Faidon Liambotis has uploaded a new change for review.

  https://gerrit.wikimedia.org/r/95963


Change subject: Replace Linux RPS setting with a smart mechanism
......................................................................

Replace Linux RPS setting with a smart mechanism

We were setting Receive Packet Steering as "ff" (i.e. all CPUs, up to 16
CPUs) to all RX queues for a given interface (eth0). While is this what
basically everyone on the web recommends, experience in the field has
shown that this was very unbalanced, with CPU 0 getting most of the load
and even spending all of its time being busy -and producing packet loss
& latency- while other CPUs remained relatively idle.

A smarter way of handling the load is pinning each queue to a separate
CPU, while isolating to the greatest extent the CPUs for each. This has
proven to balance the load as fairly as possible. Experimentation has
also shown that using HyperThreading siblings (even pairing them with
each other) is actively worse and it's best to ignore them completely

Finally, experimentation has shown that for our primary use case (LVS),
Transmit Packet Steering makes little to no difference.

This replaces the older bash one-liner with a Python script which tries
to be extra smart about how to distribute queues to CPUs (and CPUs with
HT).
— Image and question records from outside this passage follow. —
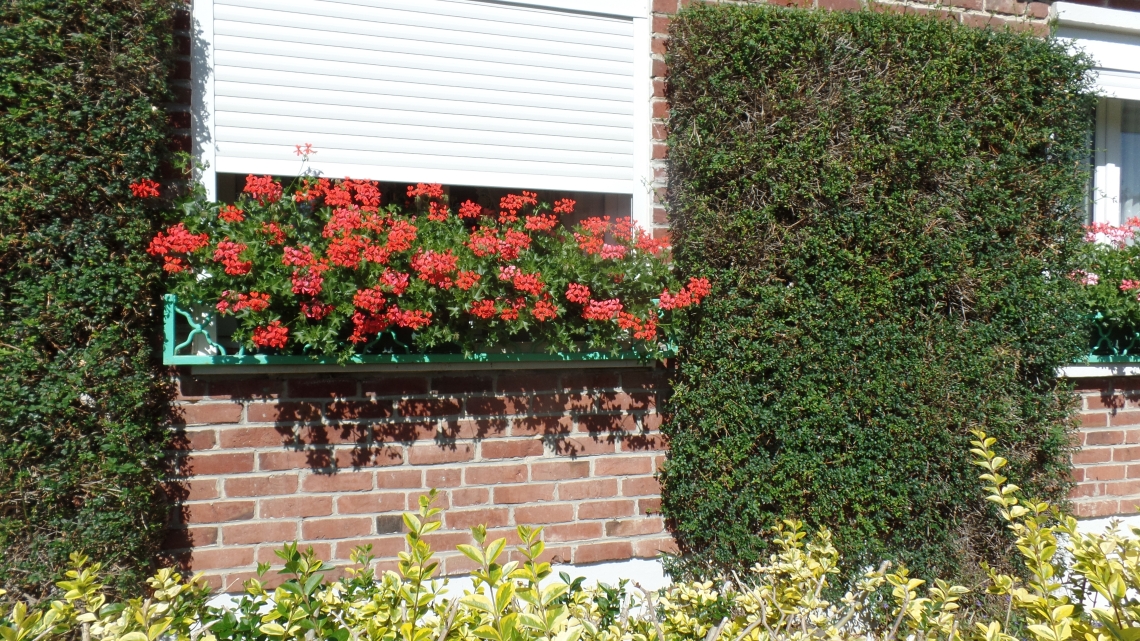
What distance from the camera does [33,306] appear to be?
106 inches

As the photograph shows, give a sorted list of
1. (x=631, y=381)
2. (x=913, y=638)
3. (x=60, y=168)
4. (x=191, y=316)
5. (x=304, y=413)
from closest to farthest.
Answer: (x=913, y=638) → (x=60, y=168) → (x=191, y=316) → (x=304, y=413) → (x=631, y=381)

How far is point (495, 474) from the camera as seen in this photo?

Unfortunately, the number of CPUs and queues can differ wildly
between boxes and -in cases such as amslvs1- can unconvienently be five
queues for four CPUs, so we need to cover multiple cases.

This has been tested manually on amslvs1 & lvs1001 and made a
considerable difference.

Change-Id: I606d222616a62563cb0a2939d3e800d04db1de39
---
M manifests/lvs.pp
D modules/generic/files/upstart/enable-rps.conf
A modules/interface/files/interface-rps.py
A modules/interface/manifests/rps.pp
A modules/interface/templates/enable-rps.conf.erb
5 files changed, 154 insertions(+), 11 deletions(-)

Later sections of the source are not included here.